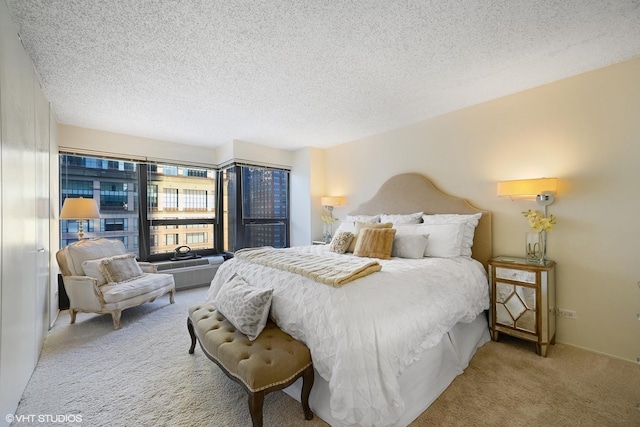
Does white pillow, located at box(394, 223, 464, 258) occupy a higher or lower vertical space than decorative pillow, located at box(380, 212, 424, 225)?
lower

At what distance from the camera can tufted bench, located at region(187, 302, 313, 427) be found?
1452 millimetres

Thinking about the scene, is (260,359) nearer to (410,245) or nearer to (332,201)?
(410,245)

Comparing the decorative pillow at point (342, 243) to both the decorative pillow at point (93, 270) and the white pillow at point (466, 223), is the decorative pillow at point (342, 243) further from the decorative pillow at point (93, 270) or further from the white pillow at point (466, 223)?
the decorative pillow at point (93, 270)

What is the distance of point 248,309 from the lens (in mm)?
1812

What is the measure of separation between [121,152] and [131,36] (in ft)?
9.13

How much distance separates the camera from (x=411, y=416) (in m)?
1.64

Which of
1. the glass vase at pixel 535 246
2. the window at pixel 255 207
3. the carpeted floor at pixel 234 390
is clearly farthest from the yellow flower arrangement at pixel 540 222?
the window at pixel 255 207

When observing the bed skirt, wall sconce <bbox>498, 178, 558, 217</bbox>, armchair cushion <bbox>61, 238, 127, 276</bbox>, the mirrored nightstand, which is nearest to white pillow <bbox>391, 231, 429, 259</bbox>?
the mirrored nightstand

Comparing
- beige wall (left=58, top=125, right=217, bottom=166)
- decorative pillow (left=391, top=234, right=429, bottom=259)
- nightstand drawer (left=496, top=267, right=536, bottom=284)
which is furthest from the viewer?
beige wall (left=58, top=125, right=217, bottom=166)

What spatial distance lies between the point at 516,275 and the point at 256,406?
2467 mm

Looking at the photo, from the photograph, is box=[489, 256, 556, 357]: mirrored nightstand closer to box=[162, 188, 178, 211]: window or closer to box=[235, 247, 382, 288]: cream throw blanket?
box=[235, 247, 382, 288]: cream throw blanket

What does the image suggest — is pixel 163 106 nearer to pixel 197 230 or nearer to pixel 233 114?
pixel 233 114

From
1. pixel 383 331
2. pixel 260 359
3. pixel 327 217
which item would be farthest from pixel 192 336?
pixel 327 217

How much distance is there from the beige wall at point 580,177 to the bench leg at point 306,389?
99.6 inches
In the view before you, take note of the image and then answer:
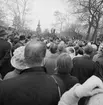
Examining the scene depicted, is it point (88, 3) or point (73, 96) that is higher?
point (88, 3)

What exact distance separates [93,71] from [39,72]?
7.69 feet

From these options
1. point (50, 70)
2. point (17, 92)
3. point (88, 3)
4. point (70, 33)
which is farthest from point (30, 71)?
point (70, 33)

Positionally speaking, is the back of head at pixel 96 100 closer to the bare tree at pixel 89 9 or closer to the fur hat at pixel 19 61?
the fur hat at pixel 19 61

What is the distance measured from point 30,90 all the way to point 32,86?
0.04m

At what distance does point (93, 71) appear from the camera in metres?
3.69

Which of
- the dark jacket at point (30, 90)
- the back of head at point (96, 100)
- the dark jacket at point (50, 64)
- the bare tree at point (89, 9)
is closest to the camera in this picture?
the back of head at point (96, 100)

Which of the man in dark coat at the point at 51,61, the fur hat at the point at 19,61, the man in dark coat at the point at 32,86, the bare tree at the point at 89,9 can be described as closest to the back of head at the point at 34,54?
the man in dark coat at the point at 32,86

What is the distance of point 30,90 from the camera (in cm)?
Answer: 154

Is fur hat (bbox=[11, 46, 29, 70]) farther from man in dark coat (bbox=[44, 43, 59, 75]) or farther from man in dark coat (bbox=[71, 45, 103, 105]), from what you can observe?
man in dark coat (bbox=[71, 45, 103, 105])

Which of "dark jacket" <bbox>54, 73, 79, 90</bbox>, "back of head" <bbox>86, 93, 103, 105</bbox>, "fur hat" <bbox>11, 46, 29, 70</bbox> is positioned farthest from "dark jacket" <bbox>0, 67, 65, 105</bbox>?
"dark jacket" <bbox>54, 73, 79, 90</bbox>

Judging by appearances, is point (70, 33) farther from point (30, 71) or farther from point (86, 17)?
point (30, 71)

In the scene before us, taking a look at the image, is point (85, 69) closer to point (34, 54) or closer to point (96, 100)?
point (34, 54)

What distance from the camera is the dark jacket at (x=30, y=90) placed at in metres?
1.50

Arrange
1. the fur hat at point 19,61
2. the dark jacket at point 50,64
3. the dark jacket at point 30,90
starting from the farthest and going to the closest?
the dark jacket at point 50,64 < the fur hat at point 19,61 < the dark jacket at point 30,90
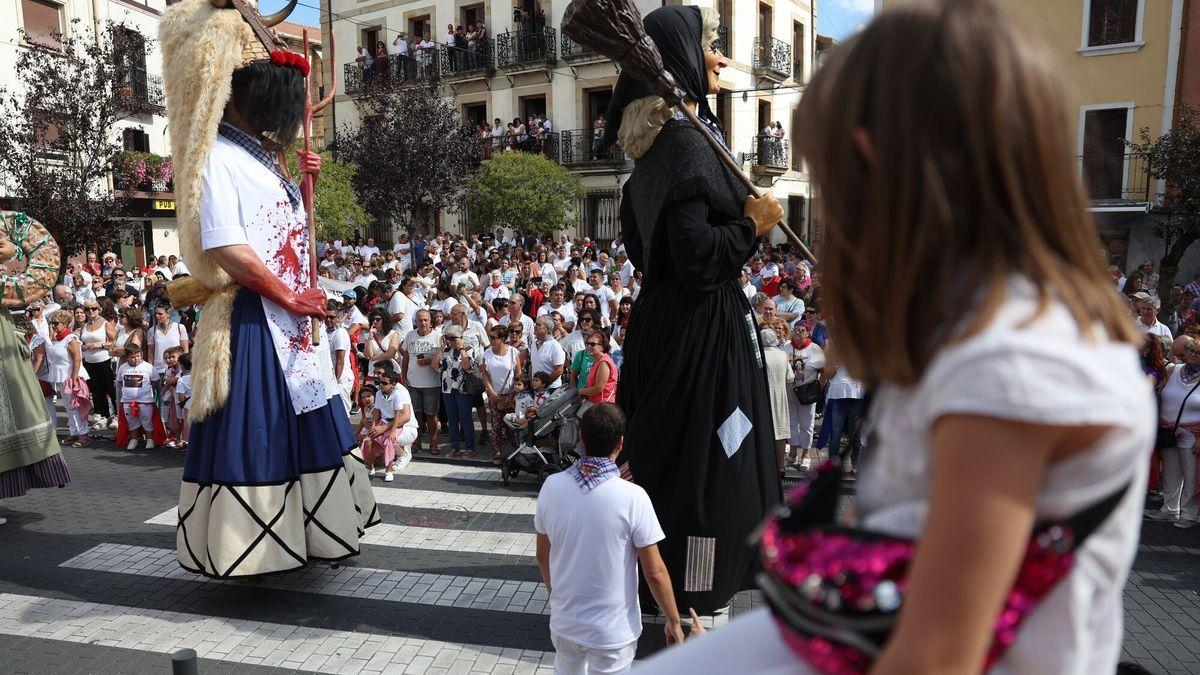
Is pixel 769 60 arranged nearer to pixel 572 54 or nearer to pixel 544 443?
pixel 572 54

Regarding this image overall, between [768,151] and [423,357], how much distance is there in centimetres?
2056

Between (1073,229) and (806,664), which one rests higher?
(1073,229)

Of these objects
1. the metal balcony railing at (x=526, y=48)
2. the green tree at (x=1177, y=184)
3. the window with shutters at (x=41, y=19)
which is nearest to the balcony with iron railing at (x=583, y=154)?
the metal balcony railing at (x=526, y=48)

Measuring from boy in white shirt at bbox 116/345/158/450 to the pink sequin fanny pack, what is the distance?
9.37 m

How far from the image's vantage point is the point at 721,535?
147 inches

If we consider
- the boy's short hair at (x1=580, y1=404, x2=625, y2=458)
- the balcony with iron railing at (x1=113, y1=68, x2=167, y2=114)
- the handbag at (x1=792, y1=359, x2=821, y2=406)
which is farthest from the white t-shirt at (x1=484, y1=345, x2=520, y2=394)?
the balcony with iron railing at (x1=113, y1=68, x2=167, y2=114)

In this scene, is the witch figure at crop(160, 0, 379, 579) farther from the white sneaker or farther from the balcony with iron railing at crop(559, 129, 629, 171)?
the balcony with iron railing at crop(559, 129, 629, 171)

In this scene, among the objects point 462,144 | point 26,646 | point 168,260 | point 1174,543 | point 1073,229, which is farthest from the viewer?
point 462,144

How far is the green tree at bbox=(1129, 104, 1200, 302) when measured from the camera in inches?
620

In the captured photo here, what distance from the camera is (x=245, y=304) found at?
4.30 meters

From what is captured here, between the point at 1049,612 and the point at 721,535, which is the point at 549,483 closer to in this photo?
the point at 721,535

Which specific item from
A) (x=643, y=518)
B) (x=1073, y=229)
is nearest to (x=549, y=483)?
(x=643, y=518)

==

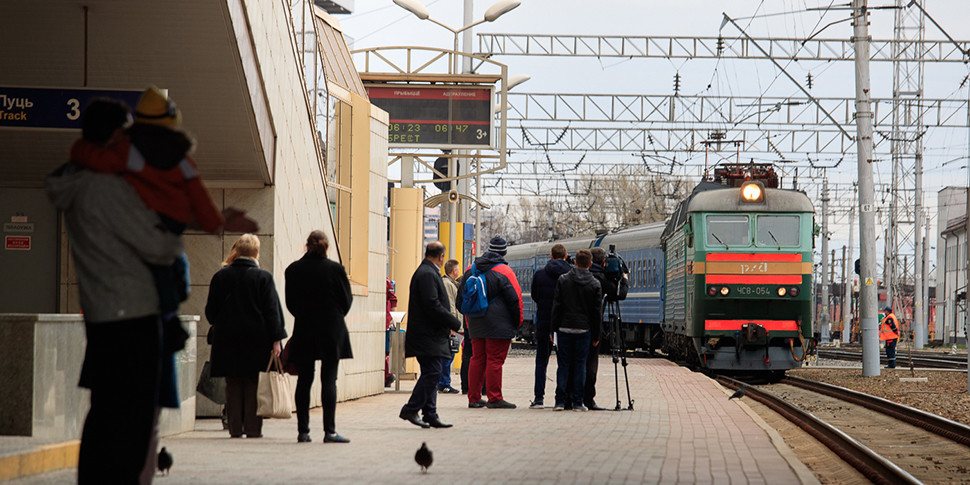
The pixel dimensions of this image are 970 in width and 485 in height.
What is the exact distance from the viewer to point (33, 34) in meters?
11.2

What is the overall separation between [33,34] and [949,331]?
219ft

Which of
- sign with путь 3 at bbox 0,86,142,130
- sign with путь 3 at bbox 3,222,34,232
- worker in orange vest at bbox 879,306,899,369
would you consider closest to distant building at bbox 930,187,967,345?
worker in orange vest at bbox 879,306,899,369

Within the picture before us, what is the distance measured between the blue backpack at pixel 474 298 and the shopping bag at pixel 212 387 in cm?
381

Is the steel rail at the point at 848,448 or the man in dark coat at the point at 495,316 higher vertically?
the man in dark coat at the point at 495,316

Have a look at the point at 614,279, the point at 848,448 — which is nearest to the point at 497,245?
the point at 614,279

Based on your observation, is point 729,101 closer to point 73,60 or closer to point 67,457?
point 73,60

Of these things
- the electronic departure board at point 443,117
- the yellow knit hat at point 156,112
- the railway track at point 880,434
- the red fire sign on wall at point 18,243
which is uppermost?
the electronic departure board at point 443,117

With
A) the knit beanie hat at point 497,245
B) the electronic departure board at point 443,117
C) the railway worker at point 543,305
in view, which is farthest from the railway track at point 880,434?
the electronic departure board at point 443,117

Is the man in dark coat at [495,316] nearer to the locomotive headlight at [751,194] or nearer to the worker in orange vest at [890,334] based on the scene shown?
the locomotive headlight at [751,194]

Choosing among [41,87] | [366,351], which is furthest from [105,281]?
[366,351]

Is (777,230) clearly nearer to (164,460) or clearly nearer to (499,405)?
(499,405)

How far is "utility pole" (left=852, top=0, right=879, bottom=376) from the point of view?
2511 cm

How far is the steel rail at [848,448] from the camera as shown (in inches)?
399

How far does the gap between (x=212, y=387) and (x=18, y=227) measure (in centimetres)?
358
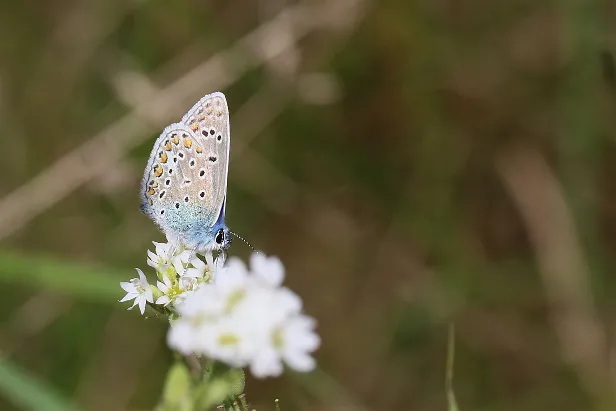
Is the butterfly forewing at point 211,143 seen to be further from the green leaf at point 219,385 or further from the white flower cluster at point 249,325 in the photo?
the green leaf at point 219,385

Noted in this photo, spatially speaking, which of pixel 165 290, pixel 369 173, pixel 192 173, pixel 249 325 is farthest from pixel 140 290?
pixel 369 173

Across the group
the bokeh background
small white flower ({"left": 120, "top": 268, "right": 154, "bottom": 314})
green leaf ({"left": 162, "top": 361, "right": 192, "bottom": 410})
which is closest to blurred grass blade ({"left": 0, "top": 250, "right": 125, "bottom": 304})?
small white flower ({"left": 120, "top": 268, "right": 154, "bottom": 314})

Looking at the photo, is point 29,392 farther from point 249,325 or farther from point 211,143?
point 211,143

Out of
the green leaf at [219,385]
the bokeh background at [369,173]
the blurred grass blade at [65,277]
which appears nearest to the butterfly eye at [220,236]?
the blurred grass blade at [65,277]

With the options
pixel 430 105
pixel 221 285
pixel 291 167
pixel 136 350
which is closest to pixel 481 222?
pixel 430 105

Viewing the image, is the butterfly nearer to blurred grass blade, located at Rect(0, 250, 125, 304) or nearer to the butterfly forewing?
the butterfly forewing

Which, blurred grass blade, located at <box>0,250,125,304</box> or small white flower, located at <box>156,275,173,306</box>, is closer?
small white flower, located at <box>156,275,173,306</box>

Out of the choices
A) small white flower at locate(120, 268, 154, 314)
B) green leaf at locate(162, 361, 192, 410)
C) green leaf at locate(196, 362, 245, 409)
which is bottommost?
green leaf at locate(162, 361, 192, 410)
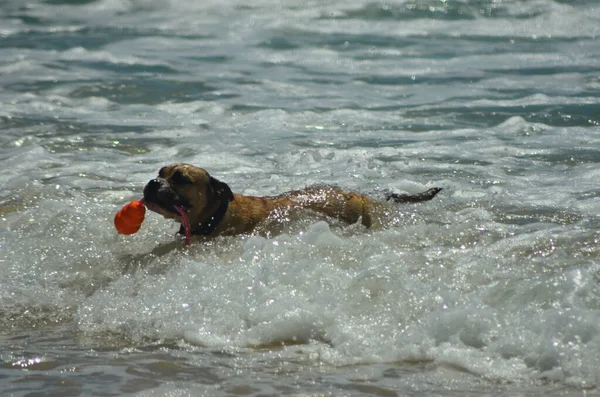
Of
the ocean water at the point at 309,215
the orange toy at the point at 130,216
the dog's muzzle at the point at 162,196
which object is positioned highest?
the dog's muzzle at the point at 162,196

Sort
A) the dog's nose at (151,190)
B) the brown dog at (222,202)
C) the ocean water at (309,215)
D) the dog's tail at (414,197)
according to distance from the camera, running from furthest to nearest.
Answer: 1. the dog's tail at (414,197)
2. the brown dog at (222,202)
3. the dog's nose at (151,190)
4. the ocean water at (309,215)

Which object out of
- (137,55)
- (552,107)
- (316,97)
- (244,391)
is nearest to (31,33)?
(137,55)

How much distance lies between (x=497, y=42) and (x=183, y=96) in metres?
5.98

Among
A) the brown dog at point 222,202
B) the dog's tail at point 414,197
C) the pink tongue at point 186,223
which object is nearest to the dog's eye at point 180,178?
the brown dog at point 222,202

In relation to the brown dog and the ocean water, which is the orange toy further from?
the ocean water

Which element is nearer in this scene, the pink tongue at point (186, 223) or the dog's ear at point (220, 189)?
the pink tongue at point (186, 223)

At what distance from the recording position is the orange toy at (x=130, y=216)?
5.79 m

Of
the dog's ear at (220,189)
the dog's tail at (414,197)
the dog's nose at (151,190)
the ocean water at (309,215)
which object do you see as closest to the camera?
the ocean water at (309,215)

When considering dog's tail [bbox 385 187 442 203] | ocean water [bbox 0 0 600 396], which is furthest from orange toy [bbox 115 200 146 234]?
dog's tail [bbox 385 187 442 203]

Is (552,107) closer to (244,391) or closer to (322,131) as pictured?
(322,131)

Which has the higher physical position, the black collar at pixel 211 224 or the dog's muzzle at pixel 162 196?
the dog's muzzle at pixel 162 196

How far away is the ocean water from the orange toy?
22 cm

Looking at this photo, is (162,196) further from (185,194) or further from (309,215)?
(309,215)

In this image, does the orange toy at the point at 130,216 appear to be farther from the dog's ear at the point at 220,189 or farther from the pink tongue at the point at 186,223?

--

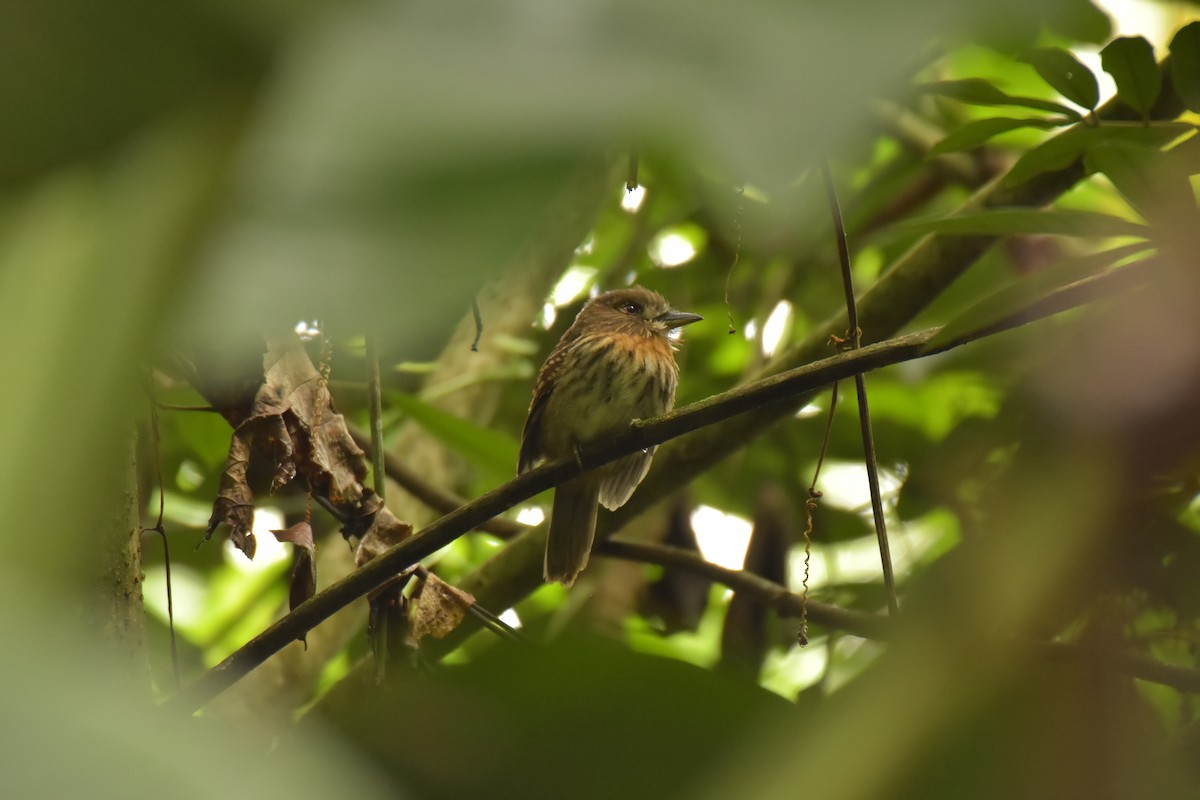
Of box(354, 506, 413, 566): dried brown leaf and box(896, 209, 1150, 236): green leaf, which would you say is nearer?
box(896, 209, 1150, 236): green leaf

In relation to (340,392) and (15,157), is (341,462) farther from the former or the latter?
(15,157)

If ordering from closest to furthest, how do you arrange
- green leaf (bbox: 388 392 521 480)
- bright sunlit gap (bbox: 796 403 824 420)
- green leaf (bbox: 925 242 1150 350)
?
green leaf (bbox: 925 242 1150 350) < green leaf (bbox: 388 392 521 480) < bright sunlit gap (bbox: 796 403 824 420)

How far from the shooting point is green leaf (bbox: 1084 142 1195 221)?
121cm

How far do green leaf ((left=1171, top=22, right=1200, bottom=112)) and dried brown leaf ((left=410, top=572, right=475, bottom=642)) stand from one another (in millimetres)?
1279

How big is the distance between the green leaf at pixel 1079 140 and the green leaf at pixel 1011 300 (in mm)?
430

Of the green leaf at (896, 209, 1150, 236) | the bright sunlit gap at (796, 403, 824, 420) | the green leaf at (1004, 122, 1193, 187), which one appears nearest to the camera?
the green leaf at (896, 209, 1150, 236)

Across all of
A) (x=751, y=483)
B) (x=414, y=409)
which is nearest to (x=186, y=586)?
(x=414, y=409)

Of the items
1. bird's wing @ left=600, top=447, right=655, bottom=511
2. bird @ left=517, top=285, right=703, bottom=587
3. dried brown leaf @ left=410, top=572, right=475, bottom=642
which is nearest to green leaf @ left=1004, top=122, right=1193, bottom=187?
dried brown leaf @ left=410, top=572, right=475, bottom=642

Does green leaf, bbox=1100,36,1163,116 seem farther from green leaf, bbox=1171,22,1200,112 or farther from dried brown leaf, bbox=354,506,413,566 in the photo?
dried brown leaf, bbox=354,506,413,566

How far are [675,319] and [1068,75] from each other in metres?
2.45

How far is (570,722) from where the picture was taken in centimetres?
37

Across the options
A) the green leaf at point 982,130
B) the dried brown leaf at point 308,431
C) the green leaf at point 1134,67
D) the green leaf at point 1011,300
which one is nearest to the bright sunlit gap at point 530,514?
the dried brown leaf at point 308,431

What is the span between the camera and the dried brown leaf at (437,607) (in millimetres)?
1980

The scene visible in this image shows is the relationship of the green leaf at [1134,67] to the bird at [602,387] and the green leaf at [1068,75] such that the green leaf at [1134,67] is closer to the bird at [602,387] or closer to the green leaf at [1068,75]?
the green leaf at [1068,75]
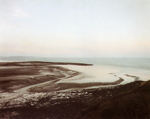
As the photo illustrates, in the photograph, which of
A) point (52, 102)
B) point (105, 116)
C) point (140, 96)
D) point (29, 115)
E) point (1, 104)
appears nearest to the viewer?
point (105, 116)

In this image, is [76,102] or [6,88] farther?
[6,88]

(Task instructions)
Locate every line in the rows above that contains the word "nose" and copy each one. Case counts.

(Exercise answer)
A) the dog's nose at (151,190)
3. the dog's nose at (151,190)
the dog's nose at (151,190)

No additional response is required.